**課題項目 1:**
東レに関する本文のうち、「東レはこの2月に2016年度」から「位は更に強化されたと言える。」までの部分をそのまま書き写してください。
**課題項目 2:**
東レに関する本文によると、東レは炭素繊維の世界シェアをどれだけ占めていますか。

**ページ本文:**
========================================

衆議院解散、消費税先送り、緊急経済対策, 東レにみる繊維産業のイノベーション
経営の外部環境が、場当たり的な恣意性に歪められることこそ成長にとって最大の障害となる。とは言え、経営の主体はわれわれであって、政治に出来ることなど少ない。
東レはこの2月に2016年度の業績目標を売上高2兆3000億円(2013年度比126%)、営業利益1800億円(同164%)とする中期経営計画を発表した。当面の成長を支える事業は、①ユニクロとの取組みに象徴されるサプライチェーン統合型の高機能繊維事業、②先進国における高齢化と新興国需要の拡大を背景とするおむつ向けの不織布事業、そして、③炭素繊維事業、である。とりわけ、炭素繊維の成長期待は高い。炭素繊維は1970年代の日米繊維摩擦を背景とする構造不況の中で産声をあげた技術で、当時、3度の最終赤字に陥っても投資を続けた東レにとって、言わば悲願の事業である。
そうした中、11月17日、東レは「1兆円を越える航空機向け炭素繊維複合材料の包括契約についてボーイングと合意した」と発表した。これは今後10年以上におよぶ独占供給を意味するものであり、既に世界シェアの3割を占める東レの競争優位は更に強化されたと言える。
炭素繊維はシェールガス分野でも新規需要が見込める。資源、環境、医療分野における急速な技術革新やニーズの変化は、「材料」としての繊維に新たな可能性をもたらす。繊維は、再び先端テクノロジーとしての輝きを取り戻した。

========================================

**収集資料:**

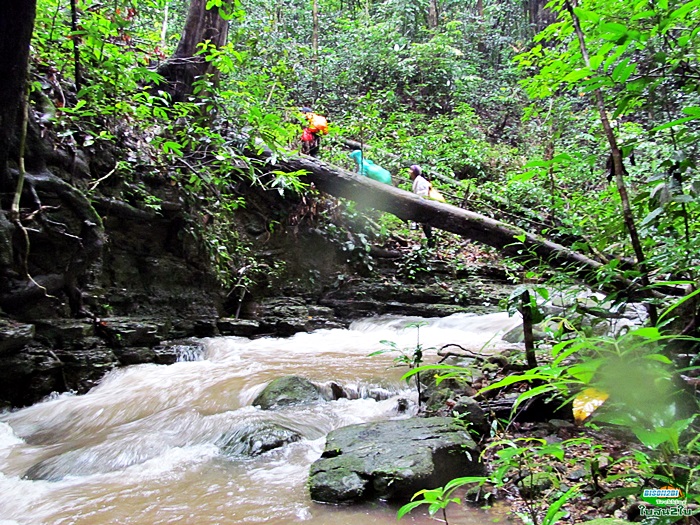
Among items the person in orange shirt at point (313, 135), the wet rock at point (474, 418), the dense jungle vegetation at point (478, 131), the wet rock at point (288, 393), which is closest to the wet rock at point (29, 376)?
the dense jungle vegetation at point (478, 131)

========================================

**出力 1:**
東レはこの2月に2016年度の業績目標を売上高2兆3000億円(2013年度比126%)、営業利益1800億円(同164%)とする中期経営計画を発表した。当面の成長を支える事業は、①ユニクロとの取組みに象徴されるサプライチェーン統合型の高機能繊維事業、②先進国における高齢化と新興国需要の拡大を背景とするおむつ向けの不織布事業、そして、③炭素繊維事業、である。とりわけ、炭素繊維の成長期待は高い。炭素繊維は1970年代の日米繊維摩擦を背景とする構造不況の中で産声をあげた技術で、当時、3度の最終赤字に陥っても投資を続けた東レにとって、言わば悲願の事業である。
そうした中、11月17日、東レは「1兆円を越える航空機向け炭素繊維複合材料の包括契約についてボーイングと合意した」と発表した。これは今後10年以上におよぶ独占供給を意味するものであり、既に世界シェアの3割を占める東レの競争優位は更に強化されたと言える。

**出力 2:**
3割